# Un ajout de RAM pour une meilleure lecture de vidéos 1080p ?



## oZen (29 Mai 2008)

Bonjour,

Je possède un Macbook 2ghz, 1go de ram GMA950 acheté en février 2007.

Je souhaite utiliser mon Macbook pour diffuser du 1080p sur mon écran de TV.
Seul problème: la lecture de certaines vidéos rame par moment. Toute ne rame pas, mais j'aimerais pouvoir être sûr de passer la majorité de ces vidéos.

Ma question: Est il possible qu'en rajoutant de la RAM cette situation s'améliore ?

J'ai regardé la charge processeur et a priori le Core2duo tient le coup.

Reste la piste de la RAM et du GMA950 qui dépend finalement lui aussi de la RAM.
Après quelques recherches, apparemment le GMA950 étend sa mémoire en fonction de l'usage et de la disponibilité, mais je n'arrive pas à savoir sa consommation réélle pour le moment (en config. 1go). Toutefois, il semblerais que l'ajout de RAM puisse jouer en faveur du GMA.

Voilà, qu'en pensez-vous ? L'ajout de RAM pourra t'elle me permettre d'étendre le nombre de vidéos 1080p lisibles ? Ou le GMA est-il réellement sous- dimensionné pour cet usage ?

http://widgetmagnus.free.fr/Images/Capture1080p.png
Je joins la capture d'écran du moniteur d'activité pendant la lecture d'une de ces vidéos en 1080p.

**CONSIGNES DE L'EXERCICE**
a) Dans l'extrait sur la lecture de vidéos 1080p, à quelle date le Macbook a-t-il été acheté ?
b) Poursuivez l'extrait sur la lecture de vidéos 1080p à partir de sa dernière phrase.
Les items fournis ne sont pas utiles pour traiter l'exercice.

**DONNÉES FOURNIES**
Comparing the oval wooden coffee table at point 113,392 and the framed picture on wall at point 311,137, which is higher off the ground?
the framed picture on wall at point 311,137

...

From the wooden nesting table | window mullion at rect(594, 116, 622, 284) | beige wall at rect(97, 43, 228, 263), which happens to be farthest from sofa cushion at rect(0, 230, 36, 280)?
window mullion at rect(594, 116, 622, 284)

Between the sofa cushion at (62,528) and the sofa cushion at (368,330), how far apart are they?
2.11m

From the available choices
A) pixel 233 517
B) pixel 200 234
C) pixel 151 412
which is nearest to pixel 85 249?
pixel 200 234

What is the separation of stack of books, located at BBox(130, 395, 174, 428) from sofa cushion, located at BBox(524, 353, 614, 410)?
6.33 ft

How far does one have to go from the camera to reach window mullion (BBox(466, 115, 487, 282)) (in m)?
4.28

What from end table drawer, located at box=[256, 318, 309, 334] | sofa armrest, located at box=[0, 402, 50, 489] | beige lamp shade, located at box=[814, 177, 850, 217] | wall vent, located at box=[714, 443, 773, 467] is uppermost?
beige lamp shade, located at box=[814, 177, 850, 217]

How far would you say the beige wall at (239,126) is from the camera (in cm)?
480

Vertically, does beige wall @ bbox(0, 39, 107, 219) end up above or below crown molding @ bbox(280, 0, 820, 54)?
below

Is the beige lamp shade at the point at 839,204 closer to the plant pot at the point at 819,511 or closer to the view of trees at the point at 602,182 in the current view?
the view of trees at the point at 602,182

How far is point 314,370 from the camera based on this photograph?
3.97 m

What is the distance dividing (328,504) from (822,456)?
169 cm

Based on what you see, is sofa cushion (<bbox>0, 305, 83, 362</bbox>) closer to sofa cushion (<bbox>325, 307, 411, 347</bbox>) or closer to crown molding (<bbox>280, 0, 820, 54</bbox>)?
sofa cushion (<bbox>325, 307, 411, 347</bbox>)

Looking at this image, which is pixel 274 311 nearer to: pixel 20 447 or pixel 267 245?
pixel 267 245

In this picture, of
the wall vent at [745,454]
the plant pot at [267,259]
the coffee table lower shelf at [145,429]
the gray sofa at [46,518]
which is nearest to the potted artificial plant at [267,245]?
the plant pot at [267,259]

**CORRIGÉ DES CONSIGNES**
a) En février 2007.

b)
Si quelqu'un peut, au passage, m'expliquer comment "lire" les différentes consommations de la RAM, parce que je ne comprends pas grand chose à toutes ces couleurs. (active, inactive...) Les 10,66 Mo disponibles me font bien peur, par exemple.

PS: Désolé pour les sous-titres au moment de la capture, je viens de me rendre compte et: MDR 


Merci beaucoup d'avance !!!


----------



## oZen (29 Mai 2008)

Personne pour me conseiller ?  

Au passage si quelqu'un a un macbook et 2go de ram (voir un GMA950 aussi), pourrait-il me dire s'il arrive à lire une vidéo 1080p un peu lourde sans problème ? Merci


----------



## Tox (29 Mai 2008)

Donne un lien de "vidéo qui rame" chez toi et je te dirai.

Sinon, 2 Go changent la vie en terme de réactivité système sur le MB.


----------



## oZen (30 Mai 2008)

J'ai ça comme sample. Par contre c'est du très lourd, y'a des chances pour ça ne passe pas et ça serait presque normal en fait. Mais bon j'ai que ça, si tu peux essayer merki !

http://www.reload-paradise.net/redi...or.1984.1080p.BluRay.x264-hV-001-004.mkv.html


----------



## Tox (31 Mai 2008)

Par moment, je constate aussi quelques saccades...


----------



## oZen (31 Mai 2008)

Par moment seulement ? Avec VLC ?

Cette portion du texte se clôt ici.